Se il ministro Mussi non avesse ritirato la firma alla Dichiarazione etica, che diceva un chiaro no alla ricerca sugli embrioni umani, il cosiddetto blocco di minoranza costituito da Italia, Germania, Austria e altri paesi avrebbe evitato questa decisione pasticciata e ambigua.

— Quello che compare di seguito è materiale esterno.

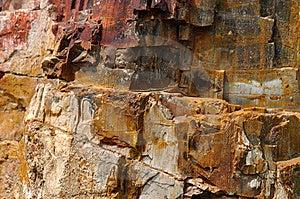 Fossil- Surface Trä Arkivfoton - Bild: 13563393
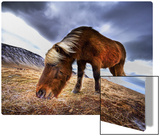 An Icelandic Horse in the Wild Metal Print by Trey Ratcliff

Ma l'accordo di ieri rispecchia pienamente la duplicità della mozione approvata mercoledì al Senato dalla maggioranza, che mette insieme «il sostegno finanziario alle ricerche che non implicano la distruzione di embrioni» e la verifica «della possibilità di ricerca sugli embrioni sovrannumerari». Una conciliazione impossibile nella sostanza, perché per verificare l'impiantabilità degli embrioni è necessario scongelarli, e una volta scongelati, che farne se non c'è una donna disposta ad accogliere quella vita nel proprio grembo? È evidente che a quel punto non resterebbe altra soluzione che l'utilizzo come materiale di ricerca. Porre la questione dell'impiantabilità degli embrioni apre le porte alla loro distruzione, e soprattutto alla proliferazione dei sovrannumerari, nella certezza che, prima o poi, potranno essere destinati ai laboratori. Emma Bonino ieri ha scoperto il gioco, affermando con chiarezza che l'embrione è cosa e non persona, e che le cellule derivate dalla sua distruzione sono merci che devono circolare liberamente attraverso le frontiere europee. In piena coerenza con questa impostazione, dice la Bonino, dalla mozione approvata al Senato è stato eliminato consapevolmente ogni riferimento «al rispetto della vita umana a partire dal concepimento».
L'Italia ha scelto la via del dico-e-non-dico, del faccio-e-non-faccio, in cui la lotta politica si sposta dalla norma alle sue interpretazioni, che ogni componente della maggioranza può tentare di tirare dalla sua parte. Anche l'Europa sembra aver imboccato la stessa strada, e va avanti barcamenandosi, senza alcuna chiarezza.

L'unica verità è quella offerta dall'assoluta mancanza di risultati terapeutici della ricerca sulle staminali embrionali, che ormai persino la Bonino ammette; solo il ministro Mussi sembra ancora convinto che la distruzione degli embrioni umani sia un atto di «solidarietà dell'altro», necessario ad affermare «il principio etico della cura».